• _What the exercise asks_: From the account of the electrical failure below, list each instrument or gauge described as functioning, working, or remaining operational, with its panel where the account gives one.

The airplane had been operating as a communications relay for the London Olympics and was returning to Cambridge. While descending to FL180 the pilots experienced a progressive failure of all of the electrical equipment, with the exception of the left instrument panel Electronic Flight Information System display. This remained powered by a backup power supply. However, as the display was giving erroneous information, the pilots decided to turn it off. The abnormal checklist did not contain a procedure for a total electrical failure, so the Pilot Flying turned off both generators and the battery switch before selecting them on again in an attempt to restore the electrical supply. He also selected the alternate inverter and the PNF recycled the cabin power supply switches. The PF stated that he did not attempt to select the generators to RESET. The left instrument panel had functioning ASI and vertical speed indicator (VSI) instruments; the right panel had a working attitude indicator (which was vacuum-driven), ASI and altimeter indications. The engine rpm gauges and standby compass remained operational.

Mindful of avoiding a security alert during the Olympic Games, the crew carried out the pre-briefed communications failure procedure and turned the aircraft onto a northerly heading to clear the London TMA, before proceeding towards a designated holding area. As the aircraft approached the Wisbech area, the commander recognised some land features. The aircraft descended to 5,000 ft from where the crew were able to identify additional landmarks and navigate visually towards Cambridge Airport. By this time the aircraft had been flying for some time without electrical power and therefore without operating fuel gauges, and the crew were concerned about the aircraft's remaining endurance.
When they arrived near the airport, they circled it to alert ATC to their presence and then carried out the Landing Gear Manual Extension procedure. When carrying out the procedure the pilots operated the landing gear control handle, but omitted to pull the landing gear relay circuit breaker. The PF operated the alternate extension handle to extend the landing gear. Initially, the handle was easy to operate and the pilots could see the main landing gear as it started to extend. The PF stated that he stopped operating the handle when heavy resistance was felt, in order not to damage the system. The PF also stated that the PNF had mentioned to him not to force the handle. The PF asked the PNF to check the resistance of the handle, which he did. The PF continued to operate the handle whilst they positioned the aircraft downwind and onto base leg, but stopped pumping each time he felt heavy resistance.

• _Records supplied_:
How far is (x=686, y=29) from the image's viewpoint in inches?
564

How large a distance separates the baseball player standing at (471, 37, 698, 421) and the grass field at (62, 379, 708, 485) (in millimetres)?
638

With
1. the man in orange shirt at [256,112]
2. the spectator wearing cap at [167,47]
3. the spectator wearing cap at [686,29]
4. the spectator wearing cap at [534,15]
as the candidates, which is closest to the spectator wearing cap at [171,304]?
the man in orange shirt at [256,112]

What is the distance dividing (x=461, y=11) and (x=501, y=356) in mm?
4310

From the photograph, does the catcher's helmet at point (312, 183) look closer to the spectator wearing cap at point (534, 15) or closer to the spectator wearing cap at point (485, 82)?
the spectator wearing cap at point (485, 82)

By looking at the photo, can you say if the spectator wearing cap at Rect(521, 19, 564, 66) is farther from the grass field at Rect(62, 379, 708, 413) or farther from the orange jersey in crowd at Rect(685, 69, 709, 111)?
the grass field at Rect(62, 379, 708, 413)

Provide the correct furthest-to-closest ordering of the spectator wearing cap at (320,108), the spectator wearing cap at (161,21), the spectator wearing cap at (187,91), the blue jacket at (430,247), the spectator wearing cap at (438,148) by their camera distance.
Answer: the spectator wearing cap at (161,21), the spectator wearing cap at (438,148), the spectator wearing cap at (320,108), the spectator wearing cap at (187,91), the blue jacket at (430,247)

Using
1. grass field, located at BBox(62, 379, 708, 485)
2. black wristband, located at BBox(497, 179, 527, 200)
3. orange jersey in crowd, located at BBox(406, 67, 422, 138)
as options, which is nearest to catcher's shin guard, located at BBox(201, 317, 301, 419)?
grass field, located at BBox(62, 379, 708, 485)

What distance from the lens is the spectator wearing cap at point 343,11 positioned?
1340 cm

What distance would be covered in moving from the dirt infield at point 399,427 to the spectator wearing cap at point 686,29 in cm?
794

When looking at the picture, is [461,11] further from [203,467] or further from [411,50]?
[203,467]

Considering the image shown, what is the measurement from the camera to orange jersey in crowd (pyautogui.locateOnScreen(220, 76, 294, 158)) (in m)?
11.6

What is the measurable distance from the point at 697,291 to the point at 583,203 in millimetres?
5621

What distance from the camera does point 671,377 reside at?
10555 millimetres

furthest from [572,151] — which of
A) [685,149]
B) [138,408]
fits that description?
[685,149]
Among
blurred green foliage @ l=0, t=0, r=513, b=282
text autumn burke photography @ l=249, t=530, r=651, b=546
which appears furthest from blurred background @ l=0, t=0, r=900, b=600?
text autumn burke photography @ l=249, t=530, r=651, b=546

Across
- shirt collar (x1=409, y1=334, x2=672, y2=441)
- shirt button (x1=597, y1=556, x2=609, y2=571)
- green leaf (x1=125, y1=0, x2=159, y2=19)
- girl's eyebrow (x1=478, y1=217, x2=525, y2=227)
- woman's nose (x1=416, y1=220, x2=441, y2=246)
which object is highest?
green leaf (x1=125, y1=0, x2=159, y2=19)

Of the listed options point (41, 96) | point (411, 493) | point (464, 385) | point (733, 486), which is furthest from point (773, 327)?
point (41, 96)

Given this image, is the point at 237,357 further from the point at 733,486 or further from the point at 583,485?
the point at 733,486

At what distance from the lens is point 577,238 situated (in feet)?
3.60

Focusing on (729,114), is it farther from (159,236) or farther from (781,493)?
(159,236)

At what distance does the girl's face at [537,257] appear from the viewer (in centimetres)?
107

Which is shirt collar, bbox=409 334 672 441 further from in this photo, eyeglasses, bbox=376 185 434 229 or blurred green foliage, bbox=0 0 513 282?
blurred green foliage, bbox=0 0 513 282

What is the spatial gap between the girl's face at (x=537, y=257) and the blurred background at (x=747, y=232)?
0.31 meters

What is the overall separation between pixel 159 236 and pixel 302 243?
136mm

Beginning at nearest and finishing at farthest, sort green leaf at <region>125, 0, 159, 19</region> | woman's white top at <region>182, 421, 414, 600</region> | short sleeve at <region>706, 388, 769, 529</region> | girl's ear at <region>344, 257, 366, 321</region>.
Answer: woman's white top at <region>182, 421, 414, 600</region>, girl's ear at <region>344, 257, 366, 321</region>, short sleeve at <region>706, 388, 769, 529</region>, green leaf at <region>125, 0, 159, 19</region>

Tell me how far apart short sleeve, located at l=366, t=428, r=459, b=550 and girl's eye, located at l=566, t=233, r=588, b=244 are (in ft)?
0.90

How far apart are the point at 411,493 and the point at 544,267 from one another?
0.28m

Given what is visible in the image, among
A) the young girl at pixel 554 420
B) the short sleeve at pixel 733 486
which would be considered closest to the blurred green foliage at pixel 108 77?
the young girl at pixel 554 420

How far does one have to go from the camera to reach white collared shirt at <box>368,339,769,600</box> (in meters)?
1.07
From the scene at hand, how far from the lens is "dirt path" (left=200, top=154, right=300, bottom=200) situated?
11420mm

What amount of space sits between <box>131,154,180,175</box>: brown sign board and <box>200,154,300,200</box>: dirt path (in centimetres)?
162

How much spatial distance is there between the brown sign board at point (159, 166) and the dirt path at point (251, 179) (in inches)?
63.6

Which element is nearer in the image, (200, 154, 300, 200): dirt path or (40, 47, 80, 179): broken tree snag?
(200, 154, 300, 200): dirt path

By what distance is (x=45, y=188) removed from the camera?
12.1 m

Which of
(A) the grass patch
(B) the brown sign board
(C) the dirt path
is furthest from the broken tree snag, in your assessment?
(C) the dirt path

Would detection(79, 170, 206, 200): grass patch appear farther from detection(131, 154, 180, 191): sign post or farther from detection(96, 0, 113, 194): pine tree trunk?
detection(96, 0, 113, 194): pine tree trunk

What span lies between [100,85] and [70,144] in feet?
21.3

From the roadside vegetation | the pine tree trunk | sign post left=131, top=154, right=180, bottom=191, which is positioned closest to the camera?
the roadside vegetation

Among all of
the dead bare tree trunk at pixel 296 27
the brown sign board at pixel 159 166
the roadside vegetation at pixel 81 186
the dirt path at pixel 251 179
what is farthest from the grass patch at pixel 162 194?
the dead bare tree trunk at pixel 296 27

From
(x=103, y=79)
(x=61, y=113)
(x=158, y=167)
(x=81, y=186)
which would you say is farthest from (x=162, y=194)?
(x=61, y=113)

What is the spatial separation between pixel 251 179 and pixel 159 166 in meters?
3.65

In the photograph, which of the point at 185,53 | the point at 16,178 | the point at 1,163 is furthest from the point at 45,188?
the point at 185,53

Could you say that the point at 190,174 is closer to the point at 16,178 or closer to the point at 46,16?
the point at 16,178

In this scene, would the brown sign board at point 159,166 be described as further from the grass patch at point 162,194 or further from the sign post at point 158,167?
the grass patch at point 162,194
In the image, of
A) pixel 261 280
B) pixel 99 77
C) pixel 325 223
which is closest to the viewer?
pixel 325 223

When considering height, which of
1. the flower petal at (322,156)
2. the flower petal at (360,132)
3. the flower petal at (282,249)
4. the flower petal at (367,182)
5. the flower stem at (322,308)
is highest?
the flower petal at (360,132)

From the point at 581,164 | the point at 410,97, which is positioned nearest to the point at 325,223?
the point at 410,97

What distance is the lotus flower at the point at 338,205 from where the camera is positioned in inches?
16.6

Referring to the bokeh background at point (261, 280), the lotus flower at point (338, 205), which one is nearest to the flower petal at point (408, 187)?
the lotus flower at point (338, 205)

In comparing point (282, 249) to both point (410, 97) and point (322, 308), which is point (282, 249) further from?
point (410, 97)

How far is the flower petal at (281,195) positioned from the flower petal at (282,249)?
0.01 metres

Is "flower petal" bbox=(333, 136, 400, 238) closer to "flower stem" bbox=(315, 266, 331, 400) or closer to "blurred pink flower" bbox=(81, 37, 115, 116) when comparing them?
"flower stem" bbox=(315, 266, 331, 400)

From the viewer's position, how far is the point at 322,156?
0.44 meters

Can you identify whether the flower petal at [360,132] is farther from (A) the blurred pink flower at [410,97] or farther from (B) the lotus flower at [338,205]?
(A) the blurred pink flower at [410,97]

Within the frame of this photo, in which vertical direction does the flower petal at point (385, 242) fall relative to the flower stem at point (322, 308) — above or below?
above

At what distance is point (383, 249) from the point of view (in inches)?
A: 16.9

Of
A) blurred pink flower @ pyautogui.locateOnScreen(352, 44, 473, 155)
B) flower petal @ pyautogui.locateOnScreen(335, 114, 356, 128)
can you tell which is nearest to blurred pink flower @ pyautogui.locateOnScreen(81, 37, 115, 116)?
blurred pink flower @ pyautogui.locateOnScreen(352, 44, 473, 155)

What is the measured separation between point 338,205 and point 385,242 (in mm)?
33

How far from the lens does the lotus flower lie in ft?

• _Solution to this problem_:
- Airspeed indicator (ASI), left instrument panel
- Vertical speed indicator (VSI), left instrument panel
- Attitude indicator (vacuum-driven), right instrument panel
- ASI, right instrument panel
- Altimeter, right instrument panel
- Engine rpm gauges
- Standby compass